Kürt sorunu bakımından:
İHD, Kürt sorununu daima demokrasi ve insan hakları sorunu olarak değerlendirdi. Türkiye demokrasisinin en önemli halkasıydı Kürt sorunu. Hala da öyle. Bu sorun asayiş sorunu değil. Öyle olduğu için de zor araçlarıyla değil, demokratik araç ve yöntemlerle ve barış içinde çözmek lazım. Türkiye toplumunun çoğulcu dilsel, dinsel, etnik ve kültürel dokusunu kabul etmek lazım. Farklılıkları zenginlik olarak görmek lazım.
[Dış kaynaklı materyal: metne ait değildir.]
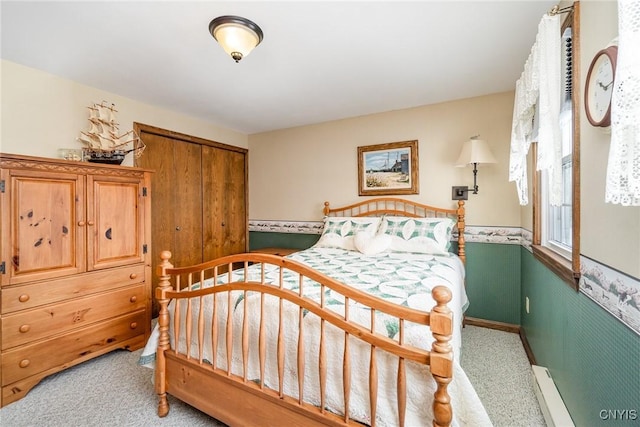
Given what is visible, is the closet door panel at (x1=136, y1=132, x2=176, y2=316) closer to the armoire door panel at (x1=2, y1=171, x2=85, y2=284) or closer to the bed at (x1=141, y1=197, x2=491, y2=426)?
the armoire door panel at (x1=2, y1=171, x2=85, y2=284)

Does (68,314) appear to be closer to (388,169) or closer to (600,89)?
(388,169)

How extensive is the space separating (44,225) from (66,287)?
0.48m

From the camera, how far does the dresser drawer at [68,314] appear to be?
6.11ft

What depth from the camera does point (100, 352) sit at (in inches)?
89.6

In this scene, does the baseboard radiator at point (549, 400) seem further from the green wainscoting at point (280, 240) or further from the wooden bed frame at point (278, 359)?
the green wainscoting at point (280, 240)

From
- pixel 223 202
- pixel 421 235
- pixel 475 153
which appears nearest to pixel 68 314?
pixel 223 202

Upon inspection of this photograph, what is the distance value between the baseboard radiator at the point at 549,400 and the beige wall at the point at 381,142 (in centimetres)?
146

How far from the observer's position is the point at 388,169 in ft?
10.9

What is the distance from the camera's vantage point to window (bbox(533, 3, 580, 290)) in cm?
129

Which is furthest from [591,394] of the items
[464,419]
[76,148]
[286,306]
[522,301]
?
[76,148]

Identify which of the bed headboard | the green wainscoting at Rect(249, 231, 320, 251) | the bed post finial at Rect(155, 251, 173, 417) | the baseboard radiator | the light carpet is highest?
the bed headboard

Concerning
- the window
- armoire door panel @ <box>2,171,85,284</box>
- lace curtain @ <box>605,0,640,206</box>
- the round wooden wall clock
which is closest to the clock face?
the round wooden wall clock

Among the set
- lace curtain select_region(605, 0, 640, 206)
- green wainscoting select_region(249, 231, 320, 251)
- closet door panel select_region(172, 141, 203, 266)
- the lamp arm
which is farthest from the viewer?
green wainscoting select_region(249, 231, 320, 251)

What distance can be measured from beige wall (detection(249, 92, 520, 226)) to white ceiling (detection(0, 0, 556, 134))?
0.72ft
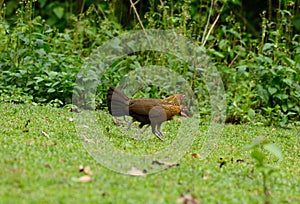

Habermas’ın dediği gibi, “Demokratik hukuk devletleri dahil edici politikalarla azınlık ve kültürel hak sorunlarını çözebilir.” Ötekileştirmeden, dahil edici politikalarla… Bu konuda tek tek nelerin yapılması gerektiğini sıralamak bu konuşma çerçevesinde olanaklı değil. Ama genel başlıklar altında, anayasal, yasal, siyasal, ekonomik, sosyal, kültürel önlemlerle çözülebilir bu sorun. Bunun için çaba göstermeli, talep etmeli, anlamaya çalışmalıyız. Barışı, hak temelli politika ve çalışmalarla inşa edebilir ve sürekliliğini sağlayabiliriz. Bunun için, Godot’yu Beklerken’de Samuel Beckett’in dediği gibi, “Her noktadan başlanabilir.”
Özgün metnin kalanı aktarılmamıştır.